__PROBLEM DESCRIPTION__.
List each line in the listing below that contains the word "further".

__EXTRACTED MATERIAL__.
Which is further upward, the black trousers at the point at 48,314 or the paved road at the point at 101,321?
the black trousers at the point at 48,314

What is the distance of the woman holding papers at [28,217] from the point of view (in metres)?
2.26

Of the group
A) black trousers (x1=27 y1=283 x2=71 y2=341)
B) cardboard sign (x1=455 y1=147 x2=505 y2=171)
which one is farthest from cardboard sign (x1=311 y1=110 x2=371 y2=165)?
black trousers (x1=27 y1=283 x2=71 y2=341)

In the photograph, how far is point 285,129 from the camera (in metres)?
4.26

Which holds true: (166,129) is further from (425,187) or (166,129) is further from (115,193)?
* * *
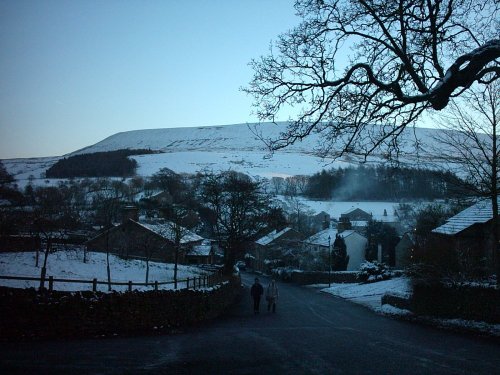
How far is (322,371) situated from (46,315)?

__TASK RESPONSE__.
Which is further upward, the black trousers at the point at 48,314 or the paved road at the point at 101,321?
Which holds true: (166,129) is further from (425,187) or (166,129) is further from (115,193)?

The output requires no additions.